What is the background of the MCL Workshop?
The Mantle Cell Lymphoma Consortium Workshop has now gone on for quite a few years, and it’s an important way for physicians around the globe who take care of patients with mantle cell lymphoma and do research to come together and try to share data and their research, and to be able to collaborate. It’s an important way that people don’t make the same mistakes in their research that others have made, and collaborate to try to do clinical trials together and ensure their research. It’s been an important addition. [The workshop takes place] every other year because research doesn’t necessarily go that fast in these rare diseases, and internationally, which is also important to be able to share all the data and research across the globe.
What was a highlight of the event for you?

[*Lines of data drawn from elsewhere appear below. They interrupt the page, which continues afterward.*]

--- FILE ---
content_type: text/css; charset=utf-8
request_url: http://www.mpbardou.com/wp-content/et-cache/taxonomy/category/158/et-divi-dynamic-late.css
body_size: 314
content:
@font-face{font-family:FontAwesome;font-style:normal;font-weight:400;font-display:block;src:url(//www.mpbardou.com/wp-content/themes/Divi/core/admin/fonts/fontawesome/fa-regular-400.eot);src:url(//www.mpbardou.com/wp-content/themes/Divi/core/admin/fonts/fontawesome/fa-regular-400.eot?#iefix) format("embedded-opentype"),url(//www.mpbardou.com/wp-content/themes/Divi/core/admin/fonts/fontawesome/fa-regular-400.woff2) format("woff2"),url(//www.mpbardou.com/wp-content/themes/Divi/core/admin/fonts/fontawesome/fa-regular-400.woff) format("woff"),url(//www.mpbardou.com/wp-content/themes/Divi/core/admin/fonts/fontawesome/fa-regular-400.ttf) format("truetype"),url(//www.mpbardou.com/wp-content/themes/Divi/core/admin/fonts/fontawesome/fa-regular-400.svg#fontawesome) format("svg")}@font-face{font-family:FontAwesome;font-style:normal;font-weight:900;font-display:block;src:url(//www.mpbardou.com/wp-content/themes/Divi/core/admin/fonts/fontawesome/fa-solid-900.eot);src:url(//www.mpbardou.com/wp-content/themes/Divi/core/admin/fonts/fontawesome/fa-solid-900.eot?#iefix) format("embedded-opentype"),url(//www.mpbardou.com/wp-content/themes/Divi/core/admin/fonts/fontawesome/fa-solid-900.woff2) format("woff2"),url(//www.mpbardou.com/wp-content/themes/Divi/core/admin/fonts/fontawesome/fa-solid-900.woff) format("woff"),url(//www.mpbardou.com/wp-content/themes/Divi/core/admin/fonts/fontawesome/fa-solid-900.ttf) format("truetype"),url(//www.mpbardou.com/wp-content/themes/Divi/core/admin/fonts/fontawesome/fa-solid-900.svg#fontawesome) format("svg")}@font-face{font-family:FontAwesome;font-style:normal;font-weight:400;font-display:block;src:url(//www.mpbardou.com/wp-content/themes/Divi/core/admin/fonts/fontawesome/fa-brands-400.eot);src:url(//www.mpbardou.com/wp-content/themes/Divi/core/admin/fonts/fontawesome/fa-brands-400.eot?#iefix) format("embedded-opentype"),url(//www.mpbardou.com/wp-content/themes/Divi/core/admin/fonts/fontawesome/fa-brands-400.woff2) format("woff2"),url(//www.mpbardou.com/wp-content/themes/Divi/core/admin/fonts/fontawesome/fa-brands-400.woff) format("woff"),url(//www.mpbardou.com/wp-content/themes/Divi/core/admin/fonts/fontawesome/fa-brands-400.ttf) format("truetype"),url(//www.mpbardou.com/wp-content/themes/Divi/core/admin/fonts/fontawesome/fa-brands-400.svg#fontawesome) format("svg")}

Seeing all the researchers from around the world who collaborate on not only basic science research, translational research, but also clinical trials, and to be able to make sure that everyone’s up to date with all the information, so that we can bring that back home and share that, and help our own patients and our research and clinical care at home. It’s been something that’s been very rewarding for physicians over the years.
This is a very collaborative meeting, and there’s a group of physicians who are the planning committee, and they collaborate together to make the agenda, taking into consideration a lot of the new things that have come out during the time from the last meeting, Inviting an international group of physicians who specialize or do research in mantle cell lymphoma, so that we can get not only the US perspective, but also international perspective on new clinical trials, new translational research, and upcoming things that are in the laboratory [so] the rest of us who do don’t do basic research…can see how it’s going to benefit patients in the future.

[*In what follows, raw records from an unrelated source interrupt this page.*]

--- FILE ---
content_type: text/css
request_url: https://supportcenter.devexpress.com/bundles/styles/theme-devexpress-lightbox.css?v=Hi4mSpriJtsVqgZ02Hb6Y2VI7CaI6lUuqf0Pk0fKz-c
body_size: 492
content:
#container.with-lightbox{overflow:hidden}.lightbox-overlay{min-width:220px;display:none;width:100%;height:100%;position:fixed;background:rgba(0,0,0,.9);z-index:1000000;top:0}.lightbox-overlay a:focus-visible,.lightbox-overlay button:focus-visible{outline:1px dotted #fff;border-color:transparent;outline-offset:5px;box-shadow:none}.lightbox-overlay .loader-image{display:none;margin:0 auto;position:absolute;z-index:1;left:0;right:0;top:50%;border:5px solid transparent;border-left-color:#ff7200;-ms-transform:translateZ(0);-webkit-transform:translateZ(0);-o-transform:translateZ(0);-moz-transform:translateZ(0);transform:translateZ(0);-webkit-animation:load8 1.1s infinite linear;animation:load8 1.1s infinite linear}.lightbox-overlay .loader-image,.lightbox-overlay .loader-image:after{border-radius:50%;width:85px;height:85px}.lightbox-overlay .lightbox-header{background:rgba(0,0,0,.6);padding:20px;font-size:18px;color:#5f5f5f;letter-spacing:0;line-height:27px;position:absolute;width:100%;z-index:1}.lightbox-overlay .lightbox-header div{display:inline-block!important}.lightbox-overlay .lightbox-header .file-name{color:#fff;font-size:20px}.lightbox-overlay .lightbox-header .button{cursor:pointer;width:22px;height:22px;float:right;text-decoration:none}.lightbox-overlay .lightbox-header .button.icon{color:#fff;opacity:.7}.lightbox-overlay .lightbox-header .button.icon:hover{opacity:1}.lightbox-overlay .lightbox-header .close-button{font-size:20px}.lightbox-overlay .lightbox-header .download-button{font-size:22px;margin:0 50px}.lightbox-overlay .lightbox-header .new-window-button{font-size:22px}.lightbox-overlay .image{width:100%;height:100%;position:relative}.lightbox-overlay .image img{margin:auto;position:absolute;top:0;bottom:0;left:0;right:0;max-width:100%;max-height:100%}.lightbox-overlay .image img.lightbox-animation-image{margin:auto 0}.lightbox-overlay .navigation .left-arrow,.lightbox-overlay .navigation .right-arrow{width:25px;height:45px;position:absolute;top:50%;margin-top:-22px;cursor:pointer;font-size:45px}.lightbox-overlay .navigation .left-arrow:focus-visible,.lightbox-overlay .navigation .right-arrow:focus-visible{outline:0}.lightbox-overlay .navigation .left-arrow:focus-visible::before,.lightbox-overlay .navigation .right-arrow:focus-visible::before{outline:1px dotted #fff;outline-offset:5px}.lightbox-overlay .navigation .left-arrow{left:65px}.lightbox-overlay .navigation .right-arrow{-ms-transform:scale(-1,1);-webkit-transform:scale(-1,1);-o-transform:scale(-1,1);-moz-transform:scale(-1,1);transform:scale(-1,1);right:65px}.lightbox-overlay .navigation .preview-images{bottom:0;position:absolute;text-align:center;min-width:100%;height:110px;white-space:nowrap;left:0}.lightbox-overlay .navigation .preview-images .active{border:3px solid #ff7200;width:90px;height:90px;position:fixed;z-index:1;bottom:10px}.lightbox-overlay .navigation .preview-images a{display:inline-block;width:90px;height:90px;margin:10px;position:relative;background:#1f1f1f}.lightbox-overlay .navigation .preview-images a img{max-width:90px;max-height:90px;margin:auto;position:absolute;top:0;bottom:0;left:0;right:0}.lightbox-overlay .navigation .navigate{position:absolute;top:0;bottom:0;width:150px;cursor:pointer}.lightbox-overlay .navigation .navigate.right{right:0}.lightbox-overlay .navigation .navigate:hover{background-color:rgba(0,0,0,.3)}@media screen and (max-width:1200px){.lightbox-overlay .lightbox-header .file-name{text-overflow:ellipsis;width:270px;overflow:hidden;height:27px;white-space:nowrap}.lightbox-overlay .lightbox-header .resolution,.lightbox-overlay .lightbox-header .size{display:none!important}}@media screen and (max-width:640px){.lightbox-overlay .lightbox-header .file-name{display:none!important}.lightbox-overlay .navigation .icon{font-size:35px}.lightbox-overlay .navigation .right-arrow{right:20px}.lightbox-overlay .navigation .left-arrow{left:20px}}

What are some of the most pressing unmet needs in MCL that current clinical trials are aiming to address?
MCL has improved as far as treatment over the years. There’s lots of new medications, such as the Bruton tyrosine kinase or BTK inhibitors, venetoclax, BCL-2 inhibitors, and other new medications, but there’s a lot of clinical trials that are needed in trying to look at combinations or sequencing of these treatments, and also to look at other new therapies that aren’t FDA approved yet. To share these data is important. MCL is a rare disease, and so we need to collaborate to be able to get enough patients for these trials, and this is one way of putting all the minds together.
Is there any research on the horizon that you’re excited about?
The research that’s on the horizon would be ways to improve upon CAR T-cell therapy, for example, trying to look at doing some of the bispecific antibodies, maybe after CAR T cell to see if it can consolidate the treatment or other different additions, maybe some maintenance treatment after the CAR T cell for these very difficult patients who haven’t been able to obtain a remission anywhere else. Probably sequential or combination therapy and different scientifically designed studies are the way of the future.